[START OF THE RECORDS]

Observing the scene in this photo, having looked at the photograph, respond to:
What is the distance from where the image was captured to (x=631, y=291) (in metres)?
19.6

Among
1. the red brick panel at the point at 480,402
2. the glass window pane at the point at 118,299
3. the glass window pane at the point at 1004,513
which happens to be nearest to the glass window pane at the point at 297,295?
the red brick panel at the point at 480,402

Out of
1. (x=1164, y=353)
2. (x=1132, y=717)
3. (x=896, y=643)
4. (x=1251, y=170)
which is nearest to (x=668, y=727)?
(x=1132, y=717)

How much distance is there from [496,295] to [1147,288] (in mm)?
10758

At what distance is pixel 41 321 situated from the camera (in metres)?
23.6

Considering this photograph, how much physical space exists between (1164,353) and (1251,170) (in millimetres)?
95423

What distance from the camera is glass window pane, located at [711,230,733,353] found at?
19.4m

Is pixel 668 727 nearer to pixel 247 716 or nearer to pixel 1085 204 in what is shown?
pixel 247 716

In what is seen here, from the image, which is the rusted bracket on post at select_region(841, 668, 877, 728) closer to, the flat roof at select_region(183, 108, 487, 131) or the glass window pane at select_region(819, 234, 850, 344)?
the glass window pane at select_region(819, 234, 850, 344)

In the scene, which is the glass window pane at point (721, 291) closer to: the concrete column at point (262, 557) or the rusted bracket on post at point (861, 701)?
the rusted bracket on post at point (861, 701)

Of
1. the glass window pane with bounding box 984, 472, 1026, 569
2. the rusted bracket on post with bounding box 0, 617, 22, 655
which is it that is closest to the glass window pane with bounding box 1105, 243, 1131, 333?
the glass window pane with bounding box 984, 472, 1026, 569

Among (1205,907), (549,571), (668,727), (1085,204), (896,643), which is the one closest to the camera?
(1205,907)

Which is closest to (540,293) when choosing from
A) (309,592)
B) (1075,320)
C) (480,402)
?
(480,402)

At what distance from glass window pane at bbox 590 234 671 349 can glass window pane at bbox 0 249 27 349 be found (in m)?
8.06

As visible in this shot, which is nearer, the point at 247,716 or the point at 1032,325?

[END OF THE RECORDS]

## SHORT EXERCISE
Retype every item above word for word, keeping each line as it appears.

## ANSWER TO THE EXERCISE
Observing the scene in this photo, having looked at the photograph, respond to:
What is the distance from where the image was captured to (x=631, y=291) (in metres)?
19.6

Among
1. the red brick panel at the point at 480,402
2. the glass window pane at the point at 118,299
3. the glass window pane at the point at 1004,513
which happens to be nearest to the glass window pane at the point at 297,295?
the red brick panel at the point at 480,402

Out of
1. (x=1164, y=353)
2. (x=1132, y=717)
3. (x=896, y=643)
4. (x=1251, y=170)
which is nearest to (x=668, y=727)?
(x=1132, y=717)

How much distance is there from [496,295] to [1147,288] (in mm)?
10758

At what distance is pixel 41 321 situated from the camera (in metres)?
23.6

Considering this photograph, how much physical space exists between (1164,353) and (1251,170) (in millimetres)?
95423

What distance from the camera is glass window pane, located at [711,230,733,353] found at?
19.4m

Is pixel 668 727 nearer to pixel 247 716 or nearer to pixel 1085 204 in what is shown?
pixel 247 716

In what is seen here, from the image, which is the rusted bracket on post at select_region(841, 668, 877, 728) closer to, the flat roof at select_region(183, 108, 487, 131) or the glass window pane at select_region(819, 234, 850, 344)?
the glass window pane at select_region(819, 234, 850, 344)

In the scene, which is the glass window pane at point (721, 291) closer to: the concrete column at point (262, 557) or the rusted bracket on post at point (861, 701)?
the rusted bracket on post at point (861, 701)

Of
1. the glass window pane with bounding box 984, 472, 1026, 569
2. the rusted bracket on post with bounding box 0, 617, 22, 655
which is it that is closest to the glass window pane with bounding box 1105, 243, 1131, 333?
the glass window pane with bounding box 984, 472, 1026, 569

Among (1205,907), (549,571), (668,727), (1085,204), (896,643), which is the one closest to the camera?
(1205,907)

Which is closest to (540,293) when choosing from
A) (309,592)
B) (1075,320)
C) (480,402)
?
(480,402)

At what distance from glass window pane at bbox 590 234 671 349 can glass window pane at bbox 0 249 27 349 be found (in m)?
8.06

As visible in this shot, which is nearer, the point at 247,716 or the point at 1032,325?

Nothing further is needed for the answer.